What to produce
In the passage about The Bolero below, transcribe everything from "We played the" down to "tears. Still does." word for word.

Supplied passage
>>

The Bolero
It was 1964, at the height of the Beatles’ fame when I moved to Long Beach, California to live with four roommates in an apartment on Lakewood Boulevard.
Lakewood was a busy street near the McDonald-Douglas aircraft plant and a few steps from a bar called Little Abner’s.
Each night, for the first two weeks of living there, I could hear the drunks, who had just left Little Abner’s, stopping to pee against our apartment wall and sidewalk.
Our building had a name, of course, as did most southern California apartment buildings, and that name was, The Bolero. To the five of us, this was hilarious since the name bespoke of romance and adventure, but it was simply a very ordinary, beige-stuccoed, typical southern California apartment building.
We played the Beatles’ music constantly, as well as some slow, sad jazzy stuff from Tony Bennett and Doris Day (yes, Doris Day). “In the Wee Small Hours of the Morning” always brought me to tears. Still does.

<<

Data provided
>>

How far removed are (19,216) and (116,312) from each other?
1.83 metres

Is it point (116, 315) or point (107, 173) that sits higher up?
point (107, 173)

<<

Expected answer
We played the Beatles’ music constantly, as well as some slow, sad jazzy stuff from Tony Bennett and Doris Day (yes, Doris Day). “In the Wee Small Hours of the Morning” always brought me to tears. Still does.